» **Énoncé**
Dans le texte sur le quaternaire ci-dessous, relevez tous les secteurs en croissance cités comme investis depuis toujours par les chantres du volontariat.
═══ Texte
2.2. Le quaternaire :
Roger Sue, docteur en sciences politiques,
s'intéresse depuis vingt ans à l'émergence d'une nouvelle
économie plurielle.
"Dans vingt-cinq ans les entreprises seront complètement
immergées dans le monde associatif. Beaucoup iront jusqu'à en
adopter l'esprit voire les contours. On reproche souvent aux
bénéficiaires de la loi de 1901 d'empiéter sur le
territoire des entreprises et sur leurs marchés. Or c'est l'inverse qui
est en train de se produire. Lentement mais sûrement, le champ de
l'économie se déplace sur le terrain des associations. Education,
santé, formation, loisir, environnement, action sociale... Tous les
secteurs en croissance sont précisément ceux investis depuis
toujours par les chantres du volontariat. Là sont les
dévouements, mais aussi les emplois et même les profits."
Il assure que bientôt ces activités éparses
formeront un tout cohérent : le "quaternaire". Ce nouveau pan de
l'activité économique comprendra tout ce qui participe à
la "production de soi" (temps libre, loisirs, culture personnelle, militantisme
et volontariat). Libéré du travail contraint, le salarié
pourra consacrer plus de temps et d'argent à faire fructifier son
capital humain à commencer par sa santé.
══════
═══ Contenu des données
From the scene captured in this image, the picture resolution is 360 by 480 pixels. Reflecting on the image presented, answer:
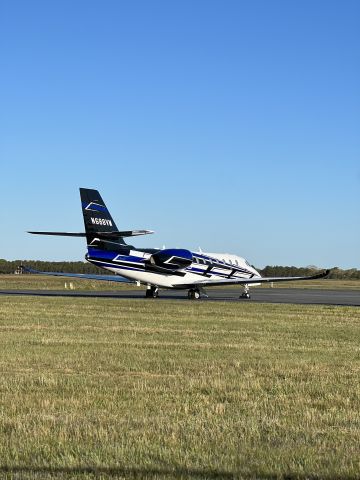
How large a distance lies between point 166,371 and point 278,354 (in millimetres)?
══════
» **Réponse**
Éducation, santé, formation, loisir, environnement, action sociale.